Apr 10, 2014 22:26 GMT  ·  By

Heartbleed is one of the biggest bugs to ever affect an encryption protocol used by some two thirds of all sites in the world.

The entire bug was basically caused by what’s been dubbed as a rookie mistake for programmers. The worst part, however, is that it has been around for some two years, giving anyone with enough knowledge access to the unencrypted communications passing through any of the sites that used those particular OpenSSL versions.

Yahoo, Google, Facebook are just some of the sites that have been affected by the bug at least to some extent. They’re some of the most visited sites in the world, which means that their reach is extraordinary and billions of people have been exposed to the dangers of this bug.

Of course, you’ll say that there are millions of websites out there that don’t even use encryption and that’s perfectly true.
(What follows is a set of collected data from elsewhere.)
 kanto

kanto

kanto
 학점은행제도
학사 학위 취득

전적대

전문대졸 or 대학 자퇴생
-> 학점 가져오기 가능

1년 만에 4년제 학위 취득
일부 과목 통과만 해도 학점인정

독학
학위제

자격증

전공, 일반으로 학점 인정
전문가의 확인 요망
But they also don’t require the use of your personal information, your banking account or other type of data that should be protected in every moment.

In fact, it’s not even advisable to share such data when you see no HTTPS at the start of an URL, especially if you want to protect your bank account, for instance.
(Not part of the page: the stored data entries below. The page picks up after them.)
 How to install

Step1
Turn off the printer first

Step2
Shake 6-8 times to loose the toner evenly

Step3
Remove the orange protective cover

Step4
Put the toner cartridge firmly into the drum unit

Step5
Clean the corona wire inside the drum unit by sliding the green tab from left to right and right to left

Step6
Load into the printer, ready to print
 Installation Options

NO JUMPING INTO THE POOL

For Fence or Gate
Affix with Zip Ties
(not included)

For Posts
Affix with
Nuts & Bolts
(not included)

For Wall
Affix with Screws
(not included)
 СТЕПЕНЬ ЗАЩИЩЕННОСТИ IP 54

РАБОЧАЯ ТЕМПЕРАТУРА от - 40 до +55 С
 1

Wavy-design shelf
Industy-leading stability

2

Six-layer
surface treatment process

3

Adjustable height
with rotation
Another big issue with this bug is that anyone taking advantage of it would not leave a trace behind. That means that it’s impossible to know whether hackers knew of it or not, if data has been stolen or not.

Chances that the bug hasn’t been discovered in the past two years are, in fact, quite slim, which means that enormous amounts of data have been intercepted and collected.
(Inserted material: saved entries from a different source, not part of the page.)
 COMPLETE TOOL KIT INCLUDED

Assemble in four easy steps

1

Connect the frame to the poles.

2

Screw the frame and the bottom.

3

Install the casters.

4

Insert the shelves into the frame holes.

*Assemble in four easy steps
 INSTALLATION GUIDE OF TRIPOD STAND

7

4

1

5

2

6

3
What are the chances that the NSA has been oblivious of this entire bug? None. The agency’s programs that have been exposed thus far indicate that this is exactly what the NSA is supposed to do – find flaws in encryption standards, exploit them and never tell a soul.

While a normal human being, such as those who discovered the bug and made things public, would immediately inform the rest of the world of the dangers they are in, the NSA would shut up and collect as much information as possible for as long as possible.

Basically, Heartbleed is a dream bug for the NSA since none of the agency’s actions would leave a trace, as a lot of sites were affected and no one knew about it. It means that the NSA barely had to lift a finger to spy on millions of people after they discovered Heartbleed. The only problem they had was to discover what other sites were affected so that they could exploit those as well.

It would be nice if some type of documents regarding this would be uncovered from the Snowden stash, although it may not actually be necessary. At this point, everyone thinks the worst of the NSA and rightfully does so considering all that’s been uncovered.

The good news is that the big sites have remedied the problem, but there are plenty more out there that are still susceptible to attacks, so be careful which ones you visit. It’s also advisable that you change your passwords to make sure that, in case yours has already been collected, you restore some of your privacy.